AutoProfile

Experimental results for nano-gpt on H100 before and after optimization

Inspiration

Almost every single team at this hackathon and in the tech world has strongly considered implementing their own AI solutions. AI sounds great on paper, but it often comes with incredibly large costs both in compute and in hiring people specialized enough to apply state of the art optimizations. This culminates in top talent for optimization aggregating at large companies, whereas startups and midsized companies are left to figure it out. We wanted to create a deterministic and evidence based engine that democratizes this crucial knowledge so no compute is left wasted.

What it does

Our engine works in a few key steps.

A user's codebase is placed in a Modal sandbox for a configurable amount of time where it is heavily monitored by profilers that look through each layer on the software and hardware side.
The profile data is passed to specially prompted AI agents with selected optimization techniques like data pre-processing, CUDA graph generation, and memory and attention replacements.
Multiple sandboxes are then spawned where our optimizations are automatically applied and compete for the best time, cost, and accuracy for a configured amount of time.
The winning optimizations are then generated in a report and the user is able to deploy any of these models with their optimizations to Modal.

How we built it

The first thing that we did as a team was brainstorm all of the possible optimizations that can be applied on Pytorch, and what profiles could catch room for these optimizations. We then focused on how we can architect Modal sandboxes to verify and test these combinations of optimizations. We focused on making sure that the optimizations are both explainable and accurate. After we built our tool, we spent time benchmarking our tool against tons of popular machine learning repositories to verify that our engine had actual quantifiable value. We made sure to run full inference runs on the same hardware so that our data was bulletproof.

Challenges we ran into

Optimizations need to be generalizable to a ton of different types of models and frameworks without ever risking a significant divergence from the user's code. We initially struggled to create an engine that could find correct optimizations and check for divergence patterns in a time efficient manner.

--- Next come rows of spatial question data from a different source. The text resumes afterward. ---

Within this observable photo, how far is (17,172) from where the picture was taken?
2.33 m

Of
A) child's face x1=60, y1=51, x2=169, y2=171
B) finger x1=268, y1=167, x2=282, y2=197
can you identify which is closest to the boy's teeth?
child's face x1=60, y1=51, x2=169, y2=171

Another challenge we faced was having to pivot midway through the weekend. At first, our vision was to create a developer tool that focused on optimizing surface level parameters for inference–things like quantization and other data representation. However, we realized that this idea was surface level. It is trivial to understand how differences in precision will impact a model’s speed and accuracy, but actually being able to apply optimizations requires a deeper understanding of the hardware and software. In the last 16 hours, we focused on nothing but execution and managed to breakthrough far past the surface of machine learning.

Accomplishments that we're proud of

Our engine was able to speedup the inference for Andrej Karpathy’s Nano-GPT (54k stars) by ~31% via a stacked compile + AMP optimization combo, optimizer swap/optimization, and triton fused kernels. Our engine increased average MFU (utilization/efficiency) from 44.09% to 90.03% representing a 2x increase in GPU efficiency. There was no noticeable difference in accuracy.

Being able to pivot from our original idea to a much bigger challenge tested our abilities to persevere. Swapping to an idea that was much more challenging to execute was something that we were all proud of, especially with only 16 hours left and running on 3 hours of sleep.

What we learned

The biggest lesson we learned as a team is to not be afraid of challenging problems. Those we talked to cited anything related to low level machine learning architecture and hardware as an incredibly difficult goal. As freshmen, we all had some experience in machine learning, but not nearly enough to convince others that we could come close to succeeding. We learned that pushing through for a weekend with limited delusion and putting maximum effort to a goal may not always work, but in the rare case that it does, feels incredible.

What's next for AutoProfile

The first thing that we want to do is continue adding more optimizations and data that can allow our model to provide even more value. We are in a constantly evolving space, and we need to remain vigilant in order to not fall behind. In the coming weeks, we plan on open-sourcing our code so others can use and contribute to our project without limitation. This will help us to accomplish our goal of democratizing the way that computers are used.